The main issue is that comparing the total number of users from Egypt to the sum of users in each bucket from the city does not add up, so you can please advise how to construct this query to get the desired result?

The cardinality aggregation returns an approximate count in order to scale. You can tweak the precision, however it will remain approximate.

To get exact counts you can use a composite aggregation and group by user id.

Another alternative, which is based on composite aggregations, is an entity centric index. In a nutshell you create a 2nd index build around your users, so you turn single events into sessions grouped by user id. This will give you a entity focused view on users, which is useful to answer all kinds of questions. The feature is called transform, I suggest this link to get an idea.

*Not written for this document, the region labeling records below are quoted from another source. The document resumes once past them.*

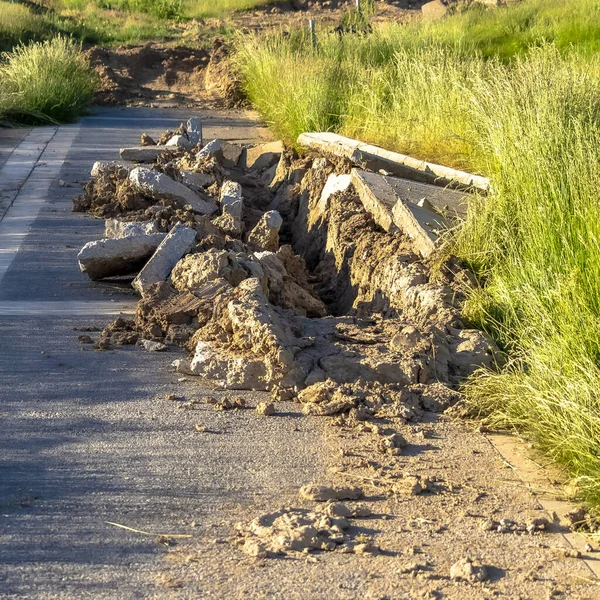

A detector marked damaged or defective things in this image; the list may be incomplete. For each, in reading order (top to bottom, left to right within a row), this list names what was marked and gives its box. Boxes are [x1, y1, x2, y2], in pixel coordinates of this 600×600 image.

broken concrete slab [420, 0, 448, 19]
broken concrete slab [119, 145, 171, 162]
broken concrete slab [244, 144, 286, 173]
broken concrete slab [298, 132, 490, 191]
broken concrete slab [104, 218, 159, 239]
broken concrete slab [129, 166, 218, 216]
broken concrete slab [250, 211, 284, 251]
broken concrete slab [350, 171, 396, 234]
broken concrete slab [392, 195, 448, 255]
broken concrete slab [78, 234, 166, 282]
broken concrete slab [132, 224, 196, 296]
cracked concrete edge [488, 434, 600, 580]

(An even easier start might be, to watch this recording)

1 Like

Thank Hendrik_Muhs for your reply

Can you please explain how composite aggregations will help me in getting the unique number of users per city because what I understand that it is equivalent to group by 'city' and 'userId' which is not the intended purpose? can you please provide me with an example ?

Thank u for the link for the transform feature i was not aware and i will try it?

Yes, I was thinking of grouping by uid and city to replace the cardinality aggregation which by design returns an approximate count. However, with that I see, you loose the ability to get a count by city only. Maybe tweaking the precision_threshold is the better option for you. Note that even with the default the precision error is quite low. Is it a hard requirement to get exact numbers?

Thank you hendrik
it is not a hard requirement to get an exact number and i tried to tune the precision thershold as have suggested. But the issue that i face with this approach is the discrepancy between the unique number of users in cities in Country compared to the total in the country.
so for example as shown in the result had 434430 users and 2 cities 222287 and 188695(the total number of users from cities is larger than the country), so i wanted to understand how this can happen?

as for the result, we had a user_index that contains the information from registered users and I used terms without cardinality and the results make sense

thanks again

I think I got your question now. Sorry, I misunderstood in the beginning.

How many shards does the index have you query?

I wonder if the problem might be that the top-n is different for every shard. When you do the aggregation and limit the size to 2. The aggregation will ask every shard for results and combine it. The number of buckets it asks for, for every shard is called shard_size. It's not 2 as explained here, but it might be worth a try to increase the parameter and see what happens.

Thank you again Hendrik
this index has 5 shards and i tried tweaking the size parameter so i think i might have data extraction issue in the index

This topic was automatically closed 28 days after the last reply. New replies are no longer allowed.